5. Codebases with tests WILL be able to refactor with confidence, codebases without tests won’t.
And this means that the codebase quality will never be improved, ever. For the software quality to improve, entire swathes of code will need to be written alongside the brittle, existing functions, or the codebase must be replaced entirely.
“Let’s not touch this function in case something breaks, even though it can clearly be improved” — every engineer in a codebase without tests, eventually
6. Organizations that invest time in automating testing are forward thinking
Software development is a marathon, not a sprint (well, a series of sprints). Committing the additional time needed for testing, away from hammering away at code, signals that an organization or team has learnt to look ahead, and invest in the future.

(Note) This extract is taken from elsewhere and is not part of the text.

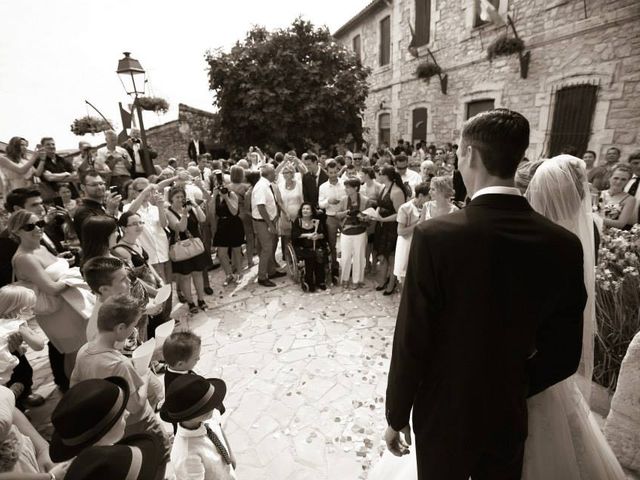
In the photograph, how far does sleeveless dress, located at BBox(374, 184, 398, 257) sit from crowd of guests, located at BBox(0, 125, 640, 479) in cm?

Not the only indicator, but the single most important one
When I was thinking over this topic, some other best practices did come to mind:
Infrastructure-as-code: Very important, but I’d argue this relates more to reliability and deployment agility, not the quality of the underlying software.
Code reviews/SOLID/Code best practices: All of these are pretty subjective. Code reviews in particular are commonly misused to be some kind of “approval” process, rather than something to promote quality objectively.
So why don’t more teams do it?
If you recall the graph above, a valid scenario is one where a project simply won’t be long-lived enough, or won’t need to be maintained by enough people for there to be a payoff for the initial time invested — I’d also stress that the initial time investment gets shorter and shorter the more you upskill your teams. And that automating end-to-end testing is a great benefit when it comes to migrating off legacy systems (and all systems become legacy systems).
The other, all-to-common scenarios are where the team, tech leaders, or organization as a whole are not experienced or incentivized enough to plan for the long term, which I hope this article tries to address.